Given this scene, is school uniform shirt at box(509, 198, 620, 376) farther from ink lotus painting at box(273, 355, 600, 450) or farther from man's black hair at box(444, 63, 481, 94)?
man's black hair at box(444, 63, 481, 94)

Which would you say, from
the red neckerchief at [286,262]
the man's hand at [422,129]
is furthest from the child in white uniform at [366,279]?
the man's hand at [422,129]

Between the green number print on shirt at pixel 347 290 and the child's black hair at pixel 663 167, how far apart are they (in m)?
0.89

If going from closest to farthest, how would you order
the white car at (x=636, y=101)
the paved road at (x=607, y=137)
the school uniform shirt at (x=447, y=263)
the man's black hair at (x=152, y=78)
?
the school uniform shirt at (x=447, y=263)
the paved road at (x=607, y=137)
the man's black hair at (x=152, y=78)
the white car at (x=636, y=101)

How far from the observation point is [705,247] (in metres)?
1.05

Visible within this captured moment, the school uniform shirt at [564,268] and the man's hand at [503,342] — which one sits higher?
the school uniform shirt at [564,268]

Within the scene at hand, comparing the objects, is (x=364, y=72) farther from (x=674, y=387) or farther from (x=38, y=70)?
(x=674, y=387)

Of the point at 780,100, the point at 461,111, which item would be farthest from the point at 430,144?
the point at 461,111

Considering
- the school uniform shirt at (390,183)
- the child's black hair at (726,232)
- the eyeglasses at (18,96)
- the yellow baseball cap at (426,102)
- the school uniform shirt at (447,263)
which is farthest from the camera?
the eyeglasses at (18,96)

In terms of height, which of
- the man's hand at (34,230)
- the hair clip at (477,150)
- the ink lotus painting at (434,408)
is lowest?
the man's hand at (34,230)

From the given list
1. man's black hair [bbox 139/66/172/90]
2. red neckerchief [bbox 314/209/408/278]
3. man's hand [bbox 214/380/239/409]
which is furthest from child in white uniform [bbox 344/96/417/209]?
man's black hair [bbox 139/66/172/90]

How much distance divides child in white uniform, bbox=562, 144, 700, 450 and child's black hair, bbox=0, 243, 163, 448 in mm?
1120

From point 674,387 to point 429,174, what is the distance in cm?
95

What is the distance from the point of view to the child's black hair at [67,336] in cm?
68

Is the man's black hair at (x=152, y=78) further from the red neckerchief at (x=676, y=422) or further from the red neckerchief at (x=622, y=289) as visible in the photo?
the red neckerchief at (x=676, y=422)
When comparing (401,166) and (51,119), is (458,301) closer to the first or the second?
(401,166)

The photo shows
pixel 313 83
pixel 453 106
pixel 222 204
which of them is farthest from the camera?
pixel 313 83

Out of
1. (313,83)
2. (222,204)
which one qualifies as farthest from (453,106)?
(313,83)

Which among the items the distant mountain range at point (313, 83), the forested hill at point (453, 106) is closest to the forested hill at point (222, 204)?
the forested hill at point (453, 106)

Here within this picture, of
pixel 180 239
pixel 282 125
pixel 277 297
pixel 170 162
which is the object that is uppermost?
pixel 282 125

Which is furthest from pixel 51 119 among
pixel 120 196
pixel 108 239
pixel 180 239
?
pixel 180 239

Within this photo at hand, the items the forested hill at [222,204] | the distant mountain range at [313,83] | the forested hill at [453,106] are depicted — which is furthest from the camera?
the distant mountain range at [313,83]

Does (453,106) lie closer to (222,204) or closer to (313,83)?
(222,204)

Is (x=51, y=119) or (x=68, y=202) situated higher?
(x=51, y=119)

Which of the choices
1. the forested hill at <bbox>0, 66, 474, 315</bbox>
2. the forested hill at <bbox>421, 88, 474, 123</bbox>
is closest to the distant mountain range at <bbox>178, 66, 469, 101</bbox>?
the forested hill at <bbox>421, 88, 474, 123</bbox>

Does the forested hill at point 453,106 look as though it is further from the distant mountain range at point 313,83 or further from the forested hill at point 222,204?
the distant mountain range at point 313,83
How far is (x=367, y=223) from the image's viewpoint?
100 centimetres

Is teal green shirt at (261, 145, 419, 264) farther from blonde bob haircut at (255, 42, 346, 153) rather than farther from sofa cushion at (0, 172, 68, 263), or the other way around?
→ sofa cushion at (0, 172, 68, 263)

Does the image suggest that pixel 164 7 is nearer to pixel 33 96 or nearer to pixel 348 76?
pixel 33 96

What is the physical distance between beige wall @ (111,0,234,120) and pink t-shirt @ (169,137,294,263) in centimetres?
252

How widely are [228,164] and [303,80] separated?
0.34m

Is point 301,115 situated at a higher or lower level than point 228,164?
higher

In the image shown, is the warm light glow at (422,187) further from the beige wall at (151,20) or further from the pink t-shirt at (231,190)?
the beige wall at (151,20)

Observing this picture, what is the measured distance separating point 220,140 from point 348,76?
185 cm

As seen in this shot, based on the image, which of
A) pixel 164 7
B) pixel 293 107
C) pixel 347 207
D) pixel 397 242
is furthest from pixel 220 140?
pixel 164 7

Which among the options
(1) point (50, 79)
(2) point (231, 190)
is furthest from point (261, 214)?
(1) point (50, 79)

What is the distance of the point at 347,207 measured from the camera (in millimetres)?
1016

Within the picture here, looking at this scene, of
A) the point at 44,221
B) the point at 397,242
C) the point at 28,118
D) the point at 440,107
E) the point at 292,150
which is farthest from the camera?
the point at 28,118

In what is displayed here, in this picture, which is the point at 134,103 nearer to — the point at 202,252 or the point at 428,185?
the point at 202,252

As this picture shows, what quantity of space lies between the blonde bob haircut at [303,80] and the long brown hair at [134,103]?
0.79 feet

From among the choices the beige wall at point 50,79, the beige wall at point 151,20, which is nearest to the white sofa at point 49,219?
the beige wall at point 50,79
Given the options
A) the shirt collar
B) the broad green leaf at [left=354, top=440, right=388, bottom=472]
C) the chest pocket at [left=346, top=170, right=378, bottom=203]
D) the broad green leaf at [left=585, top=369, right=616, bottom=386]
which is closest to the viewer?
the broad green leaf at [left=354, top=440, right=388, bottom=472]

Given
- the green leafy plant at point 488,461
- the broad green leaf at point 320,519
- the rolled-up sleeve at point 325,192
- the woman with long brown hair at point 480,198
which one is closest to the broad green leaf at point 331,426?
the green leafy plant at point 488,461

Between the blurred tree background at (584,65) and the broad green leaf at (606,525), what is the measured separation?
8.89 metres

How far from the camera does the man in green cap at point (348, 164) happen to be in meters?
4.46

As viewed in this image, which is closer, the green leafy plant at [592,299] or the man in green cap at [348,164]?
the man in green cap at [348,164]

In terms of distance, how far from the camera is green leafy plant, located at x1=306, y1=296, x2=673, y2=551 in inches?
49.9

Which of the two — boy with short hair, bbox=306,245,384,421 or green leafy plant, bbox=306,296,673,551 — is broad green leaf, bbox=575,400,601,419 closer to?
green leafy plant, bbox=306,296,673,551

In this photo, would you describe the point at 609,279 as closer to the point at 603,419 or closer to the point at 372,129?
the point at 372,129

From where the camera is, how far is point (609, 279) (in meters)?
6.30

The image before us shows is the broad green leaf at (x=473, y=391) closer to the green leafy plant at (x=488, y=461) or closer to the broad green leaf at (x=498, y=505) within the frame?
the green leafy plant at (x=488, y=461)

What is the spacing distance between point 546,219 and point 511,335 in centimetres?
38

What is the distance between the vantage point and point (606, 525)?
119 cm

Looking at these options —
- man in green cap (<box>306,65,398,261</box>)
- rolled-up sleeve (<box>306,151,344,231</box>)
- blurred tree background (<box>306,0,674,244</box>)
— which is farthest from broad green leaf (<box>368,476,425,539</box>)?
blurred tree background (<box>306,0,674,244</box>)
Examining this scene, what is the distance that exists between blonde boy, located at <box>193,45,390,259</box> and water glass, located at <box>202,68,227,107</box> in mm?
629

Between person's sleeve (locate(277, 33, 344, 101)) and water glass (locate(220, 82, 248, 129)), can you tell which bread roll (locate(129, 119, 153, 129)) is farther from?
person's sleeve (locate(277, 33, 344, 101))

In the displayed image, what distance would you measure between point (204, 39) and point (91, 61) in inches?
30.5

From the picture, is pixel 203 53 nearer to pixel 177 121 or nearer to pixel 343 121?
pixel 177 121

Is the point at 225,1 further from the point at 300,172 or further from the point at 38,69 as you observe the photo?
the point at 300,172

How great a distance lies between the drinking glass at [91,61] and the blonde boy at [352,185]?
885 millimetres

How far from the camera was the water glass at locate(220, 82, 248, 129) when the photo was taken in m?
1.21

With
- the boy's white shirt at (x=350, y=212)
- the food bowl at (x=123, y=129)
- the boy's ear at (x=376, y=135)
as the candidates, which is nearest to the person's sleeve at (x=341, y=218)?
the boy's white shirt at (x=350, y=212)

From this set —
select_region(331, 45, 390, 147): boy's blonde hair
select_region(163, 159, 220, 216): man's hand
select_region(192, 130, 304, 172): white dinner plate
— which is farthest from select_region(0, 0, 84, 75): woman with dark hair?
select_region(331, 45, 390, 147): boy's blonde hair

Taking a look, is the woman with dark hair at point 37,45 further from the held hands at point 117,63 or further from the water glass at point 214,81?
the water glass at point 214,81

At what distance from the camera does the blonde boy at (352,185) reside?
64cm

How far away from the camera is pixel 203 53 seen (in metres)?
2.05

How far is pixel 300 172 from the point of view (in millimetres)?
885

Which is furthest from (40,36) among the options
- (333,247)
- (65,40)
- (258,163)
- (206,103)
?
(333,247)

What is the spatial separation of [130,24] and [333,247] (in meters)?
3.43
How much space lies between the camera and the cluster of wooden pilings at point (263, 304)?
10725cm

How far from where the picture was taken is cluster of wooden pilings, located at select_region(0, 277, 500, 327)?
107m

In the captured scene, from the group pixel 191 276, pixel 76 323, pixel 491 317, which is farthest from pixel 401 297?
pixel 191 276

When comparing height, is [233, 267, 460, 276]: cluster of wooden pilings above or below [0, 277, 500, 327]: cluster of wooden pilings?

**EXERCISE BRIEF:**
Repeat word for word each line from the one with "From this set —" to the end of the records above, inclusive.

**SOLVED PROBLEM:**
From this set —
select_region(331, 45, 390, 147): boy's blonde hair
select_region(163, 159, 220, 216): man's hand
select_region(192, 130, 304, 172): white dinner plate
— which is farthest from select_region(0, 0, 84, 75): woman with dark hair?
select_region(331, 45, 390, 147): boy's blonde hair

Taking a look, is the woman with dark hair at point 37,45 further from the held hands at point 117,63 or further from the water glass at point 214,81?
the water glass at point 214,81

At what distance from the camera does the blonde boy at (352,185) reside?
64cm

How far away from the camera is pixel 203 53 seen (in metres)?
2.05

How far is pixel 300 172 from the point of view (in millimetres)?
885

Which is furthest from (40,36) among the options
- (333,247)
- (65,40)
- (258,163)
- (206,103)
?
(333,247)

What is the spatial separation of [130,24] and [333,247] (in meters)?
3.43
How much space lies between the camera and the cluster of wooden pilings at point (263, 304)?
10725cm

How far from where the picture was taken is cluster of wooden pilings, located at select_region(0, 277, 500, 327)?
107m

In the captured scene, from the group pixel 191 276, pixel 76 323, pixel 491 317, which is farthest from pixel 401 297?
pixel 191 276

When comparing height, is [233, 267, 460, 276]: cluster of wooden pilings above or below [0, 277, 500, 327]: cluster of wooden pilings?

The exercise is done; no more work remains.